═════ Fragmento seleccionado ═════

No obstante, pocos minutos más adelante, cuando han pasado varios años, vemos a Calogero perfectamente integrado en la banda de Sonny. Los esfuerzos del padre no dieron resultado: el chico eligió el camino fácil. “El hijo no quiere ser un tipo duro que madruga, no quiere ser un explotado. ¿Es esto necesariamente malo? Lo es porque la alternativa es la mafia, pero no lo son las motivaciones que lo impulsan; algo similar ocurre con el neoliberalismo”, explica Jorge Moruno, sociólogo y autor de No tengo tiempo, geografías de la precariedad.

Desde que en julio de 2020 se comenzase a hablar de la Gran Renuncia se ha discutido mucho sobre por qué el mundo del trabajo convencional ya no ofrece incentivos para los jóvenes. Como Calogero, cada vez más jóvenes eligen alternativas (no necesariamente delictivas) al que hasta hace pocos años fue el camino que abría las puertas de la añorada y nunca del todo delimitada clase media. En estos casos, la voluntad se suele confundir con la necesidad y es que cuando la precariedad y la incertidumbre acechan, todas las alternativas parecen deseables: desde las más realizables (unas oposiciones o el autoempleo como freelance que explota un talento o vocación artística) hasta las más descabelladas (confiar en quienes prometen que se puede escapar del sistema mediante inversiones dudosas).

Periodistas en la redacción de una revista londinense en 2008.
Periodistas en la redacción de una revista londinense en 2008.Oli Scarff (Getty Images)

═════ Líneas de datos ═════

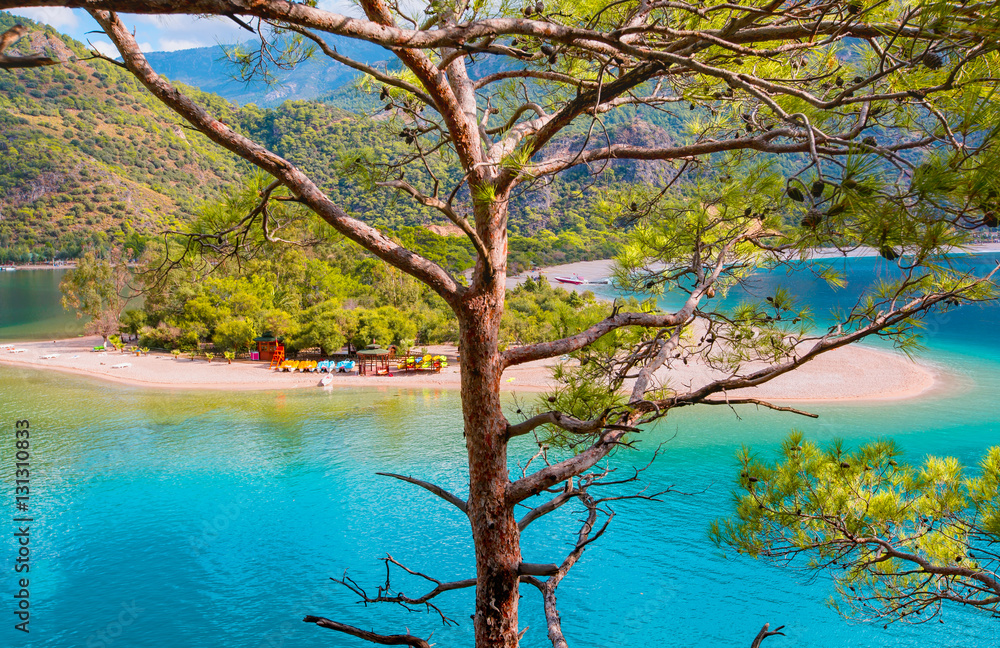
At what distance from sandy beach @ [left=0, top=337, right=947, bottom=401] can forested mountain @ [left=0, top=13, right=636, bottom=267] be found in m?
16.9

═════

[Lista de tareas]:
[1] Según el fragmento sobre la Gran Renuncia, ¿desde cuándo se empezó a hablar de ella?
[2] Prolonga el fragmento sobre la Gran Renuncia a partir de su última frase.
El listado no interviene en nada de esto.

[Respuestas por tarea]:
[1] Desde julio de 2020.

[2]
El problema no es del todo nuevo. Por ejemplo, el sociólogo Richard Sennet ya alertaba en su ensayo La corrosión del carácter (Anagrama, 1998) sobre cómo la flexibilidad laboral impuesta por el capitalismo de finales del siglo XX estaba impactando en el carácter de quienes trabajaban bajo sus condiciones. Pero si esa corrosión ya se notaba hace 20 años, actualmente es mucho más grave porque la precariedad que la provoca y que, en muchos casos, agota la fuerza psíquica de los empleados en sostener su mera supervivencia, ha avanzado mucho. En paralelo, también han proliferado las novelas y la conversación sobre ella. Remedios Zafra ha analizado los efectos de la precariedad en los trabajadores de las industrias culturales, David Graeber defendió que buena parte de los empleos que nos ocupan están compuestos por tareas inútiles, Mark Fisher denunció la burocratización de todas las ocupaciones, Elena Medel o Bibiana Collado han escrito sobre las vidas exhaustas de las mujeres de clase obrera y Beatriz Serrano desde Madrid o la americana Anna Wiener desde Silicon Valley lo han hecho sobre las dinámicas casi inhumanas de las oficinas. ¿Hablamos más sobre el trabajo que nunca? Quizá no, porque lo laboral siempre ha sido el ámbito del conflicto y la política. Pero han cambiado las estrategias: si hace décadas situaciones similares de explotación y desposesión se abordaron mediante el sindicalismo y la lucha colectiva, el nuestro es el tiempo del desánimo, las alternativas individuales más o menos imaginativas y el “sálvese quien pueda”.

Pero ¿hay alguna forma agradable de ganarse la vida?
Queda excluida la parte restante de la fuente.